Output word for word the lines from the one with "A woman is sitting at a table playing with toys. A" to the final line of the data, both ends included, but skip the pictures.

SOURCE DATA:
+++
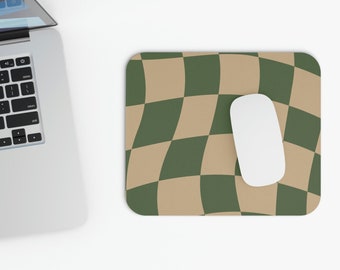 Peut inclure: Un tapis de souris rectangulaire présentant un motif en damier ondulé et déformé dans des tons alternés de vert forêt et de beige. Une souris d'ordinateur blanche et lisse repose sur le côté droit du tapis, à côté d'un ordinateur portable argenté.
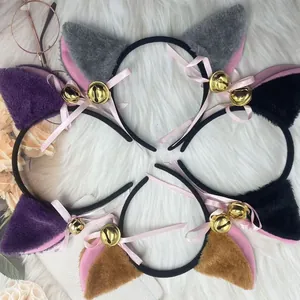 Set of plush cat ear headbands with gold bells and pink bows in multiple colors.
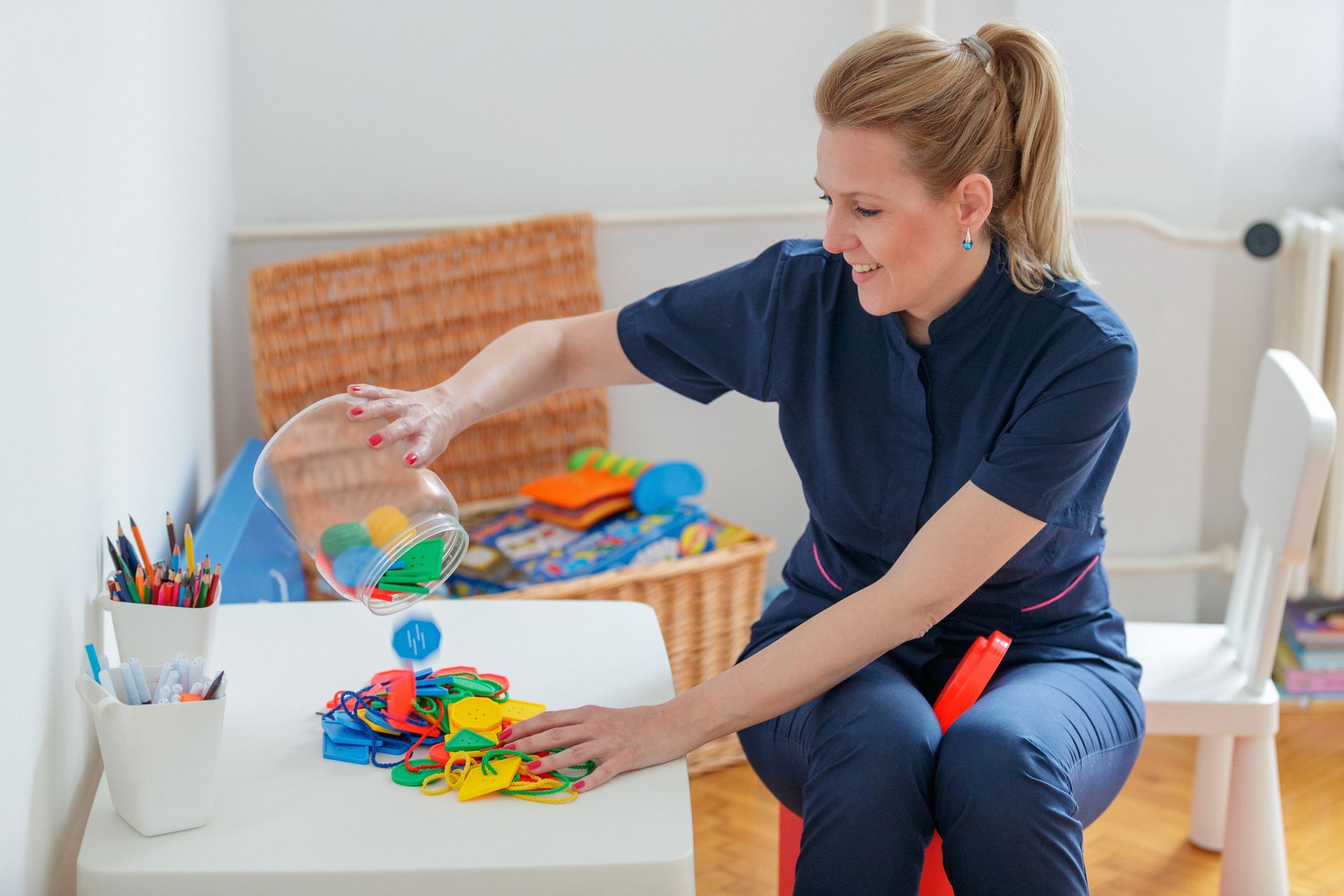 A woman is sitting at a table playing with toys. A woman is sitting at a table playing with toys.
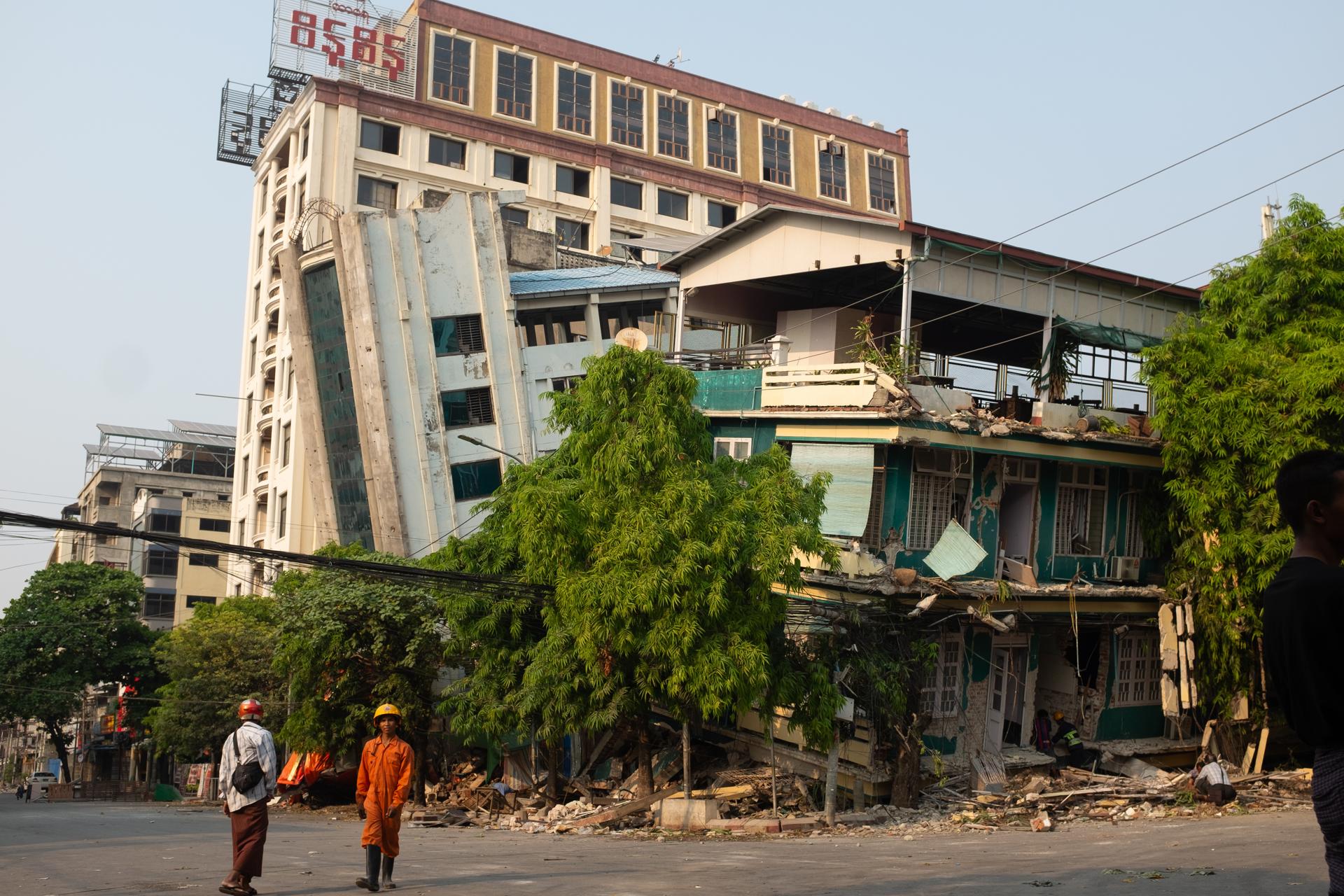 Un par de rescatistas fue registrado este sábado, 29 de marzo, al caminar frente a un edificio afectado por el terremoto de magnitud 7.7 que azotó el viernes a Birmania, en la ciudad de Mandalay. EFE/Stringer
+++
WRITTEN REPLY:
 A woman is sitting at a table playing with toys. A woman is sitting at a table playing with toys.
 Un par de rescatistas fue registrado este sábado, 29 de marzo, al caminar frente a un edificio afectado por el terremoto de magnitud 7.7 que azotó el viernes a Birmania, en la ciudad de Mandalay. EFE/Stringer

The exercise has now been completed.